_Task brief:_
Start to finish, return the listing below exactly, pictures excluded.
__________________________________________________
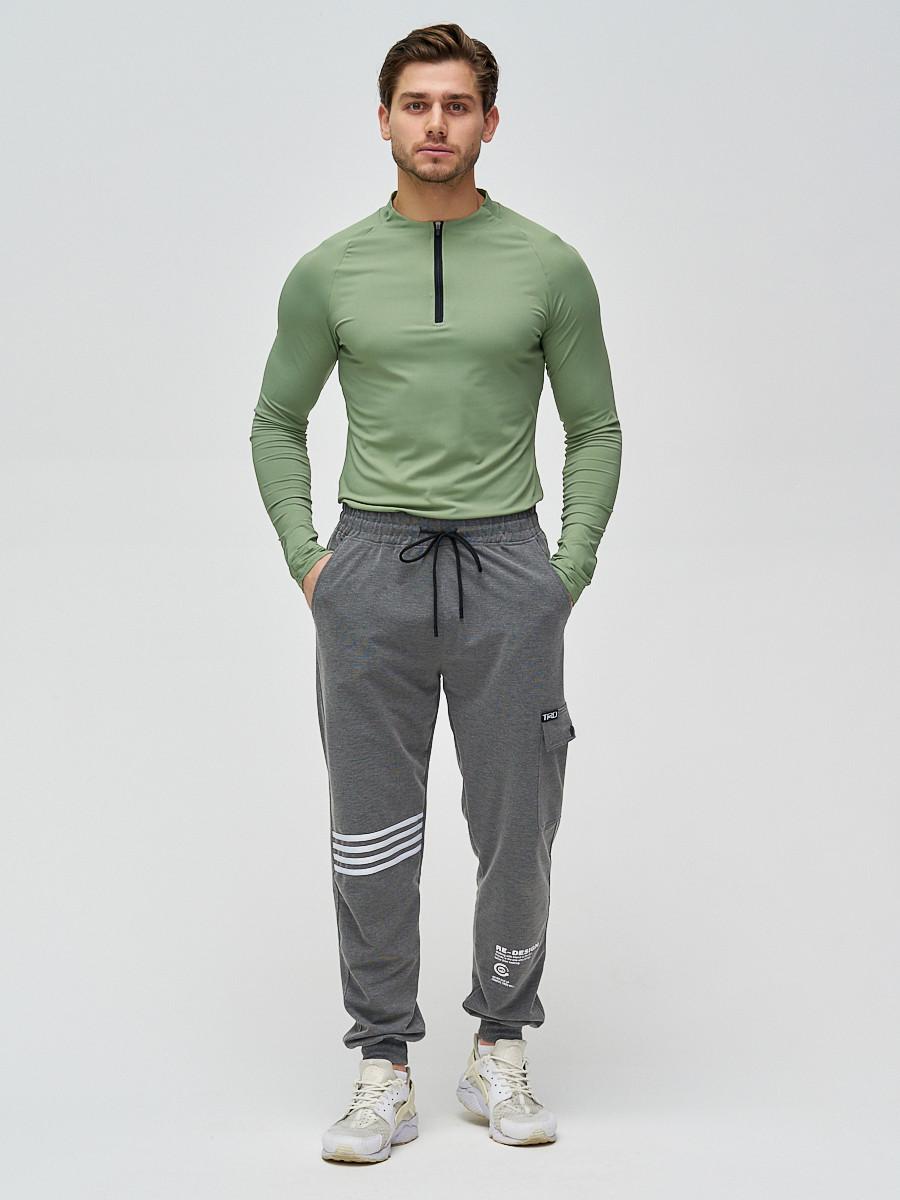 Купить оптом Трикотажные брюки мужские темно-серого цвета 2269TC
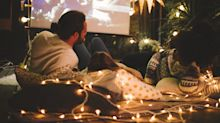 This affordable digital projector will transform your summer—it's on sale for just $93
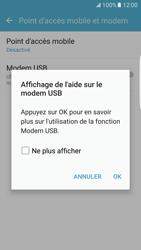 Samsung Galaxy S7 Edge - Internet et connexion - Utiliser le mode modem par USB - Étape 7
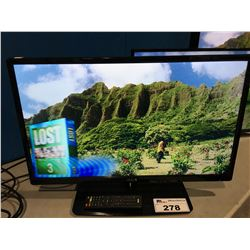 """RCA 28"""" LED TV WITH REMOTE"""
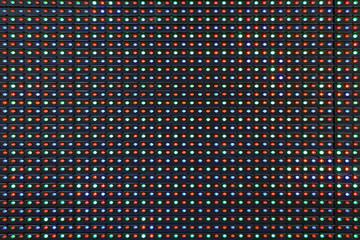 LED RGB display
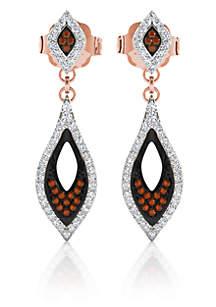 1/3 ct. t.w. Diamond Pave Drop Earrings in 10k Rose Gold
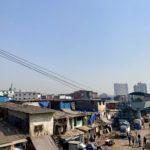 【DAY54・インド】スラムドッグミリオネアの舞台へ(ムンバイ ダラヴィ地区)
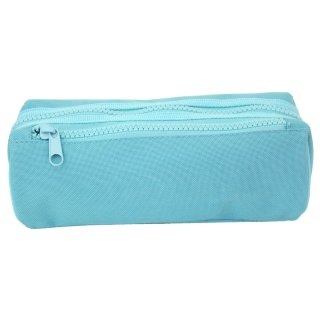 Double Zipped Pencil Case - Mint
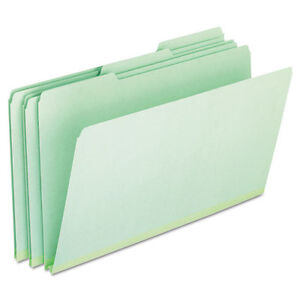Pendaflex Pressboard Expanding File Folders 1 3 Cut Top Tab Legal Green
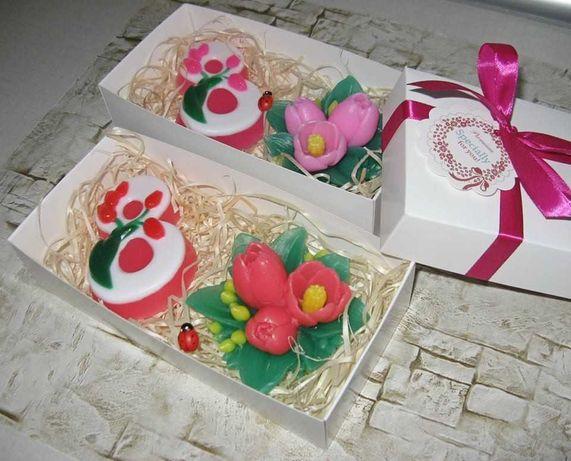 Подарок на 8 марта. набор сувенирного мыла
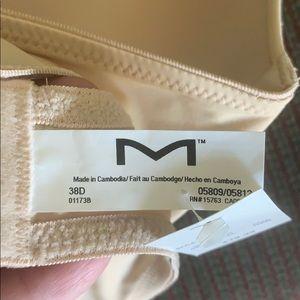 Maidenform Intimates & Sleepwear - Maidenform bra Size 38D NWT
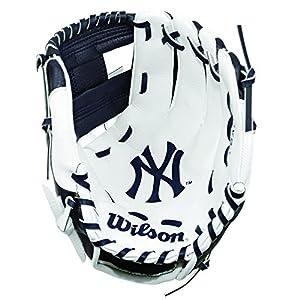 WILSON A200 Mlb Nyy Team Glove Handschuhe, Schwarz/ Weiß, 10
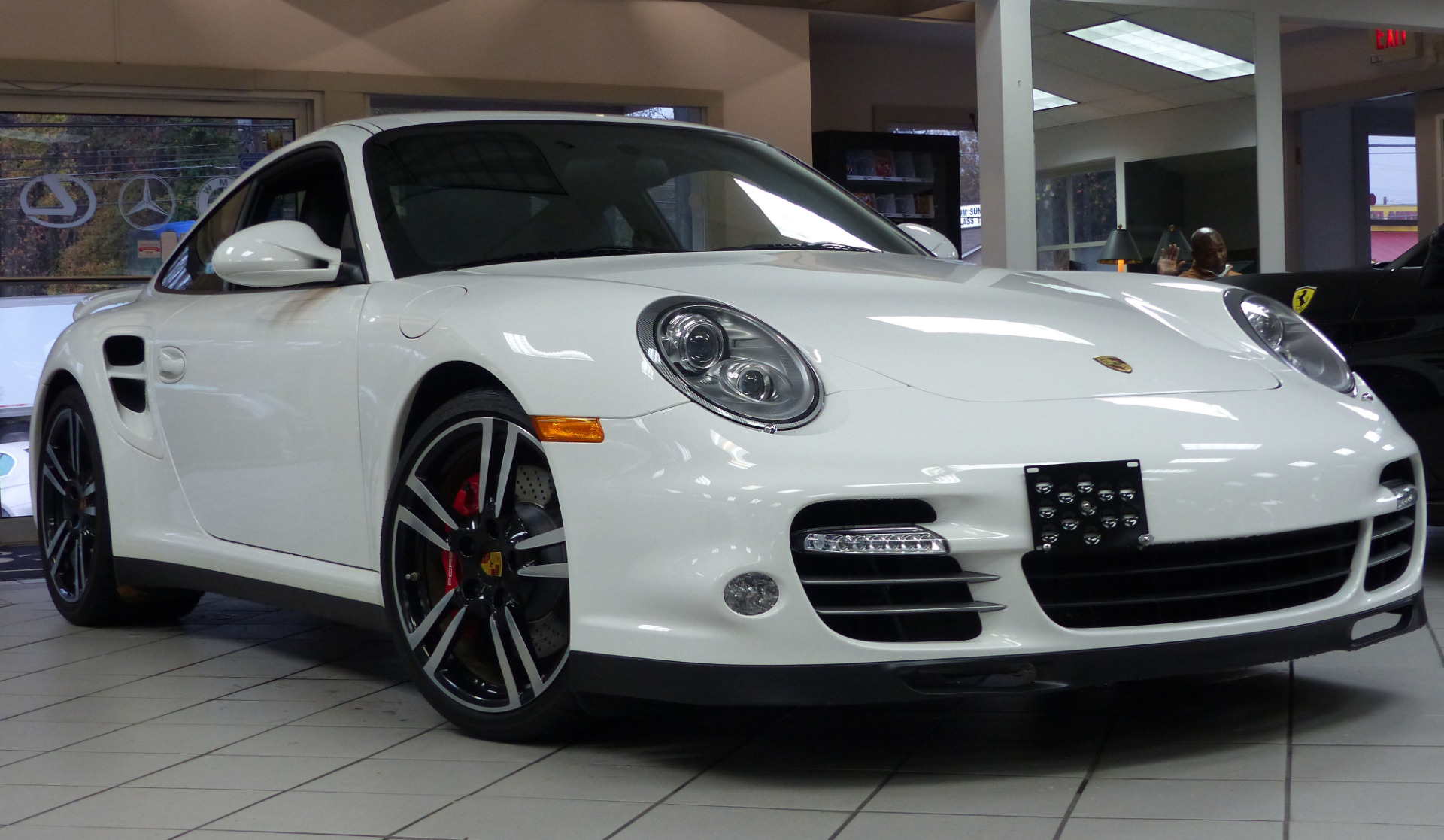used 2011 porsche 911 turbo marietta ga. Black Bedroom Furniture Sets. Home Design Ideas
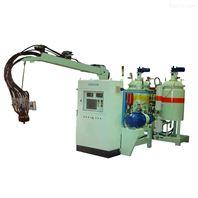高精度高性能聚氨酯高压发泡机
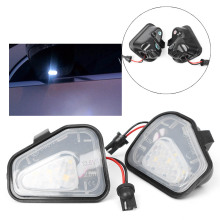 Auto Car Error Free LED Side Mirror Puddle Lights For Vw Volkswagen EOS Passat/4motion/Santana B7 CC Scirocco Automobile Parts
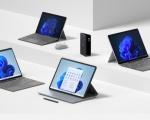 Microsoft: svelata la nuova lineup di dispositivi Surface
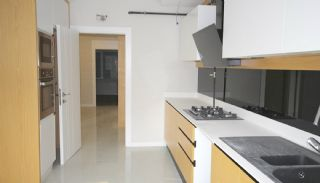 Luxe-Design Flat met Aardgas in Konyaalti Antalya, Interieur Foto-6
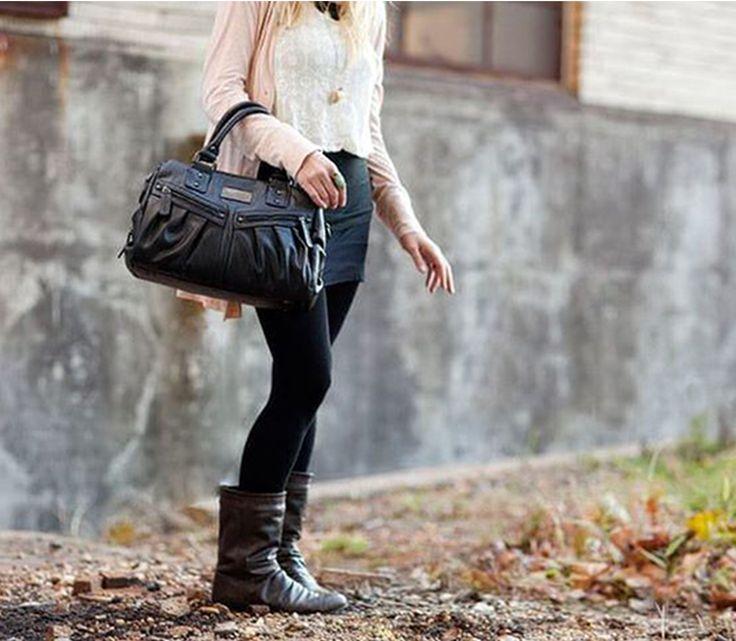 Kelly Moore Mimi | Modische Kamerataschen für Frauen | bei PhotoQueen
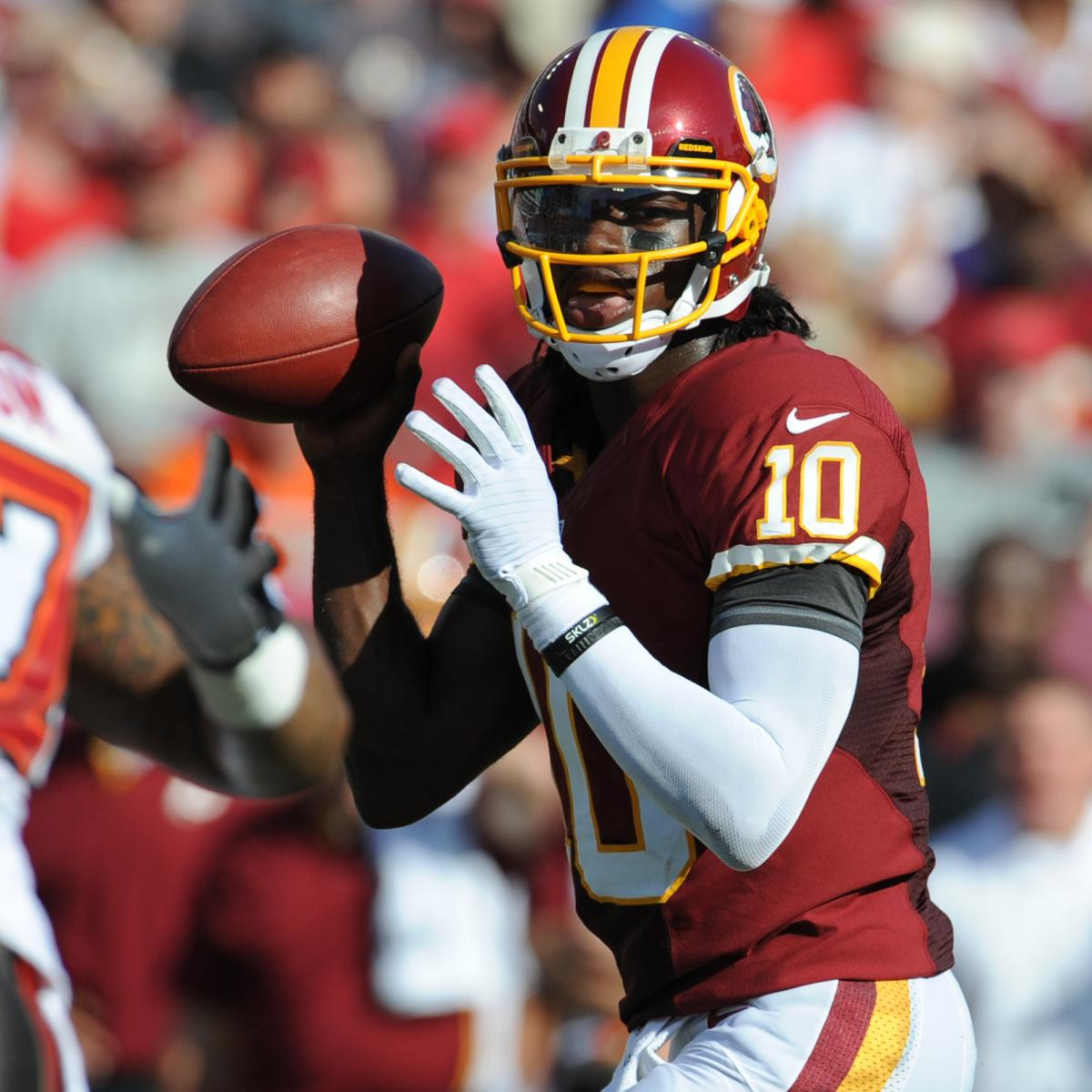 Power Ranking Every Rookie QB Of The 2012 NFL Season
__________________________________________________
_Problem solution:_
 Купить оптом Трикотажные брюки мужские темно-серого цвета 2269TC
 This affordable digital projector will transform your summer—it's on sale for just $93
 Samsung Galaxy S7 Edge - Internet et connexion - Utiliser le mode modem par USB - Étape 7
 """RCA 28"""" LED TV WITH REMOTE"""
 LED RGB display
 1/3 ct. t.w. Diamond Pave Drop Earrings in 10k Rose Gold
 【DAY54・インド】スラムドッグミリオネアの舞台へ(ムンバイ ダラヴィ地区)
 Double Zipped Pencil Case - Mint
Pendaflex Pressboard Expanding File Folders 1 3 Cut Top Tab Legal Green
 Подарок на 8 марта. набор сувенирного мыла
 Maidenform Intimates & Sleepwear - Maidenform bra Size 38D NWT
 WILSON A200 Mlb Nyy Team Glove Handschuhe, Schwarz/ Weiß, 10
used 2011 porsche 911 turbo marietta ga. Black Bedroom Furniture Sets. Home Design Ideas
高精度高性能聚氨酯高压发泡机
 Auto Car Error Free LED Side Mirror Puddle Lights For Vw Volkswagen EOS Passat/4motion/Santana B7 CC Scirocco Automobile Parts
 Microsoft: svelata la nuova lineup di dispositivi Surface
 Luxe-Design Flat met Aardgas in Konyaalti Antalya, Interieur Foto-6
 Kelly Moore Mimi | Modische Kamerataschen für Frauen | bei PhotoQueen
 Power Ranking Every Rookie QB Of The 2012 NFL Season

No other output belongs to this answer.